REPUBLIKA.CO.ID, SEOUL -- Ekspor Korea Selatan (Korsel) bulan Oktober diperkirakan menyusut untuk pertama kalinya dalam dua tahun di tengah perlambatan ekonomi global dan kenaikan suku bunga. Survei Reuters memprediksi pengiriman barang dari Korsel pada Oktober turun 3,0 persen dibanding bulan yang sama tahun lalu.
Data ini berdasarkan rata-rata prediksi 11 ekonom yang mengikuti jajak pendapat Reuters. Pertumbuhan Korsel pada September lalu melambat 2,7 persen, hampir terendah dalam dua tahun terakhir.
Penurunan ini mengakhiri kenaikan 23 bulan berturut turut sejak November 2020. Kecepatan pertumbuhan menyusut semakin tajam pada pertengahan 2022, dengan rata-rata pertumbuhan selama empat bulan turun menjadi satu digit.

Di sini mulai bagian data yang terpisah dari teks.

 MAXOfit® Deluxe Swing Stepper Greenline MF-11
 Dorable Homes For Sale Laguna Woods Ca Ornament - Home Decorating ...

"Angka pertumbuhan ekspor pada Oktober diperkirakan negatif karena berlanjutnya dampak pelemahan permintaan komoditas global, turunnya siklus semikondutor, dan melambatnya pengiriman ke China," kata ekonm DB Financial Investment, Park Sung-woo, Jumat (28/10/2022).
Selama 20 hari pertama bulan ini, ekspor turun 5,5 persen sebab penjualan ke China yang merupakan mitra dagang terbesar Korsel turun 16,3 persen sepanjang lima bulan.
Sementara impor diprediksi akan terus tumbuh 7,2 persen pada hari ke-23. Tapi angkanya tetap dapat lebih rendah 18,6 persen dibanding bulan September dan terlemah sejak Januari 2021.
Dua hal itu memperpanjang defisit neraca Korsel tujuh bulan berturut-turut. Membawa defisit tahunan pertama dalam 14 tahun dan yang paling besar dalam sejarah. Data perdagangan bulanan dijadwalkan akan dirilis pada hari pertama bulan November.
Survei juga memprediksi inflasi tahunan Korsel pada Oktober bertahan 5,6 persen. Inflasi melunak kedua kalinya sejak bulan September. Inflasi bulanan tertinggi dalam 24 tahun tercatat pada bulan Juli lalu yang sebesar 6,3 persen.
Namun ada perbedaan pendapat dalam survei itu. Dari 11 responden, lima ekonom melihat inflasi rebound, sementara tiga ekonom menilai tidak ada perubahan dan tiga sisanya menilai akan terus mereda.